Text shown: Begin

# Linear regression

We use **sklearn.linear_model.LinearRegression** to demonstrate the difference between **multiple linear regression & multivariate linear regression.**

## - Definitions
**1. Multiple linear regression:** Multiple inputs & ONE output **(y is a scalr)**, $$ y=f(x) $$<br>
**2. Multivariate linear regression:** Multiple inputs & multiple outputs **(y is a vector)**, $$ y_1,y_2,...,y_m=f(x_1,x_2,...,x_n)$$

#### - Reference
[matlab](https://nl.mathworks.com/help/stats/linear-regression.html?s_tid=CRUX_lftnav) <br>
[stackexchange](https://stats.stackexchange.com/a/224234)<br>

In [1]:
from random import random

import pandas as pd
import numpy as np

from sklearn import linear_model

from IPython.core.interactiveshell import InteractiveShell
InteractiveShell.ast_node_interactivity = 'all'

## Dummy Dataset

In [2]:
lr = lambda : [random() for i in range(100)]
x = pd.DataFrame({'x1': lr(), 'x2':lr(), 'x3':lr()})

y = x.x1 + x.x2 * 2 + x.x3 * 3 + 4

# Expected regression results: 
# R2 = 1, 
# coefficient=[1,2,3]
# bias=4

## Let's begin with Multiple linear regression

In [3]:
# multiple linear regression
model = linear_model.LinearRegression()
model.fit( x[["x1", "x2", "x3"]], y)

LinearRegression()

In [4]:
# check results
model.score(x[["x1", "x2", "x3"]], y) # R2
model.coef_ # slopes
model.intercept_ # bias

1.0

array([1., 2., 3.])

Text shown: End

Problem statement: Copy out each import statement that appears in the code of the linear regression page. The lines after this point are separate material and have no connection to the linear regression page.

Given information: Begin

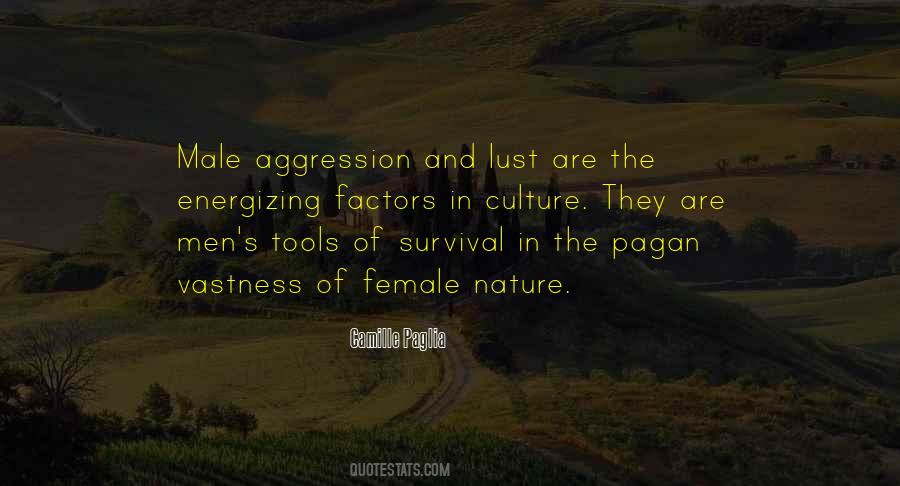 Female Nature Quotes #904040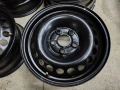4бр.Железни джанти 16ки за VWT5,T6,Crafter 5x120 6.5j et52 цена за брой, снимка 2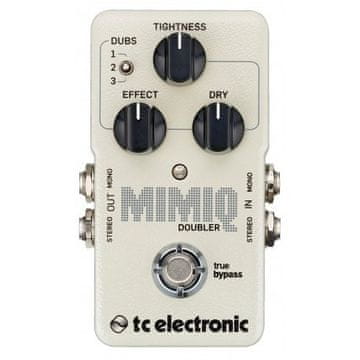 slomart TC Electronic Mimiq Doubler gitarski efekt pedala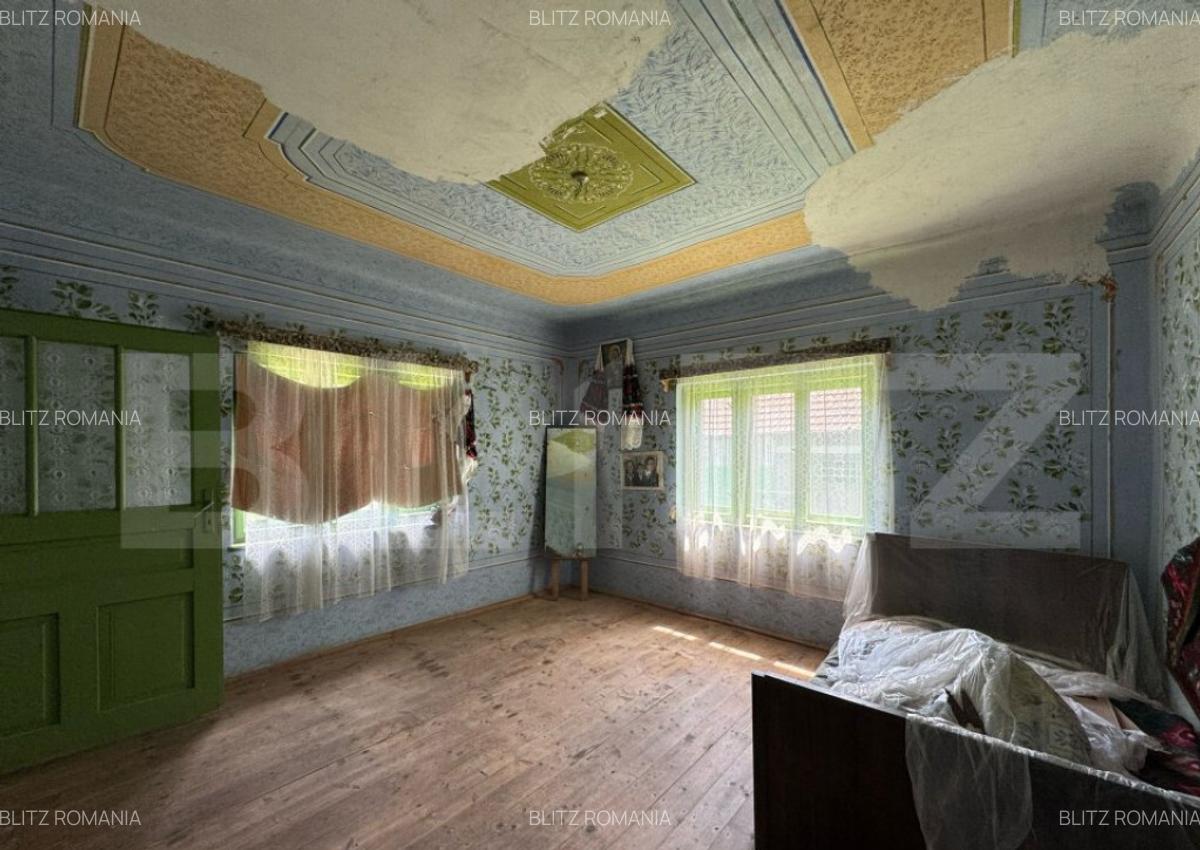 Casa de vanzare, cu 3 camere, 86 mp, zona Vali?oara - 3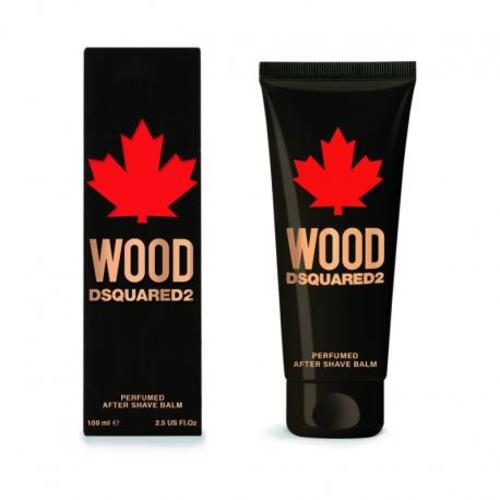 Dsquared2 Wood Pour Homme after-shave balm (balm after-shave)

Given information: End

Exercise response:
- from random import random
- import pandas as pd
- import numpy as np
- from sklearn import linear_model
- from IPython.core.interactiveshell import InteractiveShell